İstanbul doğumlu sanatçı Robert Kolej’den mezun olduktan sonra ABD’de BFA ve MA (University of California, Berkeley) dereceleri alarak Türkiye’ye döndü. MSÜ Resim ve Heykel Müzesi Müdür Yardımcılığı görevinden sonra Yıldız Teknik Üniversitesi’nde öğretim üyesi olarak üniversitenin Kültür, Basın ve Dış İlişkiler Başkanlığı’nı yaptı, Müzecilik Yüksek Lisans Programını kurdu ve yürüttü. Sanat ve müzecilik ile ilgili çok sayıda araştırma ve projenin yanı sıra bu alanlarda yazılar yazdı. 2004-06 tarihleri arasinda YTÜ Sanat ve Tasarim Fakültesi’nin dekanlığını yaptı. Kişisel sergiler gerçekleştirdi, ulusal ve uluslararası sergilere katıldı ve ödüller aldı. Tomur ATAGÖK 2006 yılındaki emekliliğinden bu yana Demirciköy, Sarıyer, İstanbul’da yaşayıp çalışmaktadır.

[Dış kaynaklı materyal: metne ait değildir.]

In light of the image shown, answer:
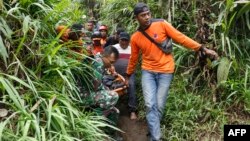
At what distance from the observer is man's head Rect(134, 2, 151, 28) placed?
15.6 feet

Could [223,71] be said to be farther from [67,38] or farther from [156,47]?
[67,38]

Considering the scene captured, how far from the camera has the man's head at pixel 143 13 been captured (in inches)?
187

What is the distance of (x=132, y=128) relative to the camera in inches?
223

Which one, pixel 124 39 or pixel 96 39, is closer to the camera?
pixel 124 39

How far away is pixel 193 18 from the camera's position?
6.40 m

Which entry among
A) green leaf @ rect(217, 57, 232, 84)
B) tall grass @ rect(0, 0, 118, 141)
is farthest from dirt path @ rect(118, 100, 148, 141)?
green leaf @ rect(217, 57, 232, 84)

Önceleri sanattaki mekanı biçimler arasında bir ilişkiler sorunu olarak ele alırken sanatçı- sanat yapıtı-sanat izleyicisi arasında değişen ve yaşayan üçlü bir ilişki olarak algılamayayöneldim. Sanatçının yarattığı yapıt, diğerleri tarafından algılanırken her seferinde var olur.

Sanatçının başlattığı bu eylem, her izleyici ile farklı bir sanatsal sonuca ulaşır. Sanat yapıtı, sanatçının kendi gerçeğini yansıtmasının ötesinde, izleyicinin duygu ve düşüncesini de içerecektir.Metalik yüzeydeki resimsel gerçek ve mekan, sanatçının yaşayan çevreden algıladığı imgeler, yapıtın dışındaki dünyaya çağrışımlar yapan simge ve betimlemeler, gereç ve uygulamanın kendi farklı gerçekleri, izleyicinin kendi görüntüsü ve yorumu; tinsel olduğu kadar nesnel, farklı gerçekleri oluşturur.

Diğer taraftan resimsel gerçek ve espas, çevre ve izleyicinin yüzeye akseden görüntülerinin katılımı ile fiziki değişikliğe uğrarken fiziksel mekan ve hareketle biraraya gelerek resmin ötesinde, yaşamla sanatın bütünlüğünü sağlar.